The survey of 13,500 public and private sector workers was conducted by the GMB trade union and said to be the biggest of its kind so far during the pandemic.
The findings of the survey were as follows.
Around 66% of respondents said that the outbreak has had a serious negative impact on their mental health.
Some 61% of workers said their job is causing them stress or is otherwise impacting on their mental health, with fear of taking the coronavirus home the most frequently cited cause of stress at work (by 36% of respondents), followed by workers’ fear for their own safety (by 30%).
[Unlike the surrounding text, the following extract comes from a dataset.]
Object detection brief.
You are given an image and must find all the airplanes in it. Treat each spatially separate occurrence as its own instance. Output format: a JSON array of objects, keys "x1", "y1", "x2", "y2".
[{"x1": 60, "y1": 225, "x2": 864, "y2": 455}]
Workers in retail, schools, outsourced services, and care are experiencing the highest levels of anxiety, based on the results.
In response the GMB has called for a Mental Health at Work Act specifying the approach and methods expected of all employers in managing mental health in the workplace.
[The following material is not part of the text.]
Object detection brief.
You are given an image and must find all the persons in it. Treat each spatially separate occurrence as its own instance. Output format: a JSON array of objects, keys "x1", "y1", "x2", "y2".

Commenting on the survey, Nell Andrew, GMB National Equality and Inclusion Officer, said, “Shockingly, almost one in five adults have experienced some form of depression during the pandemic — almost doubling from before the crisis.
“These stark results show it’s not just workers’ physical health that’s being impacted by Covid ― but their mental health and wellbeing is too. And that’s a massive problem for everyone.
“Much more needs to be done to prevent poor mental health in the workplace, during the pandemic and beyond.
“We urgently need full mental health risk assessments to become the norm, because protecting workers’ mental health is just as vital as protecting physical health.”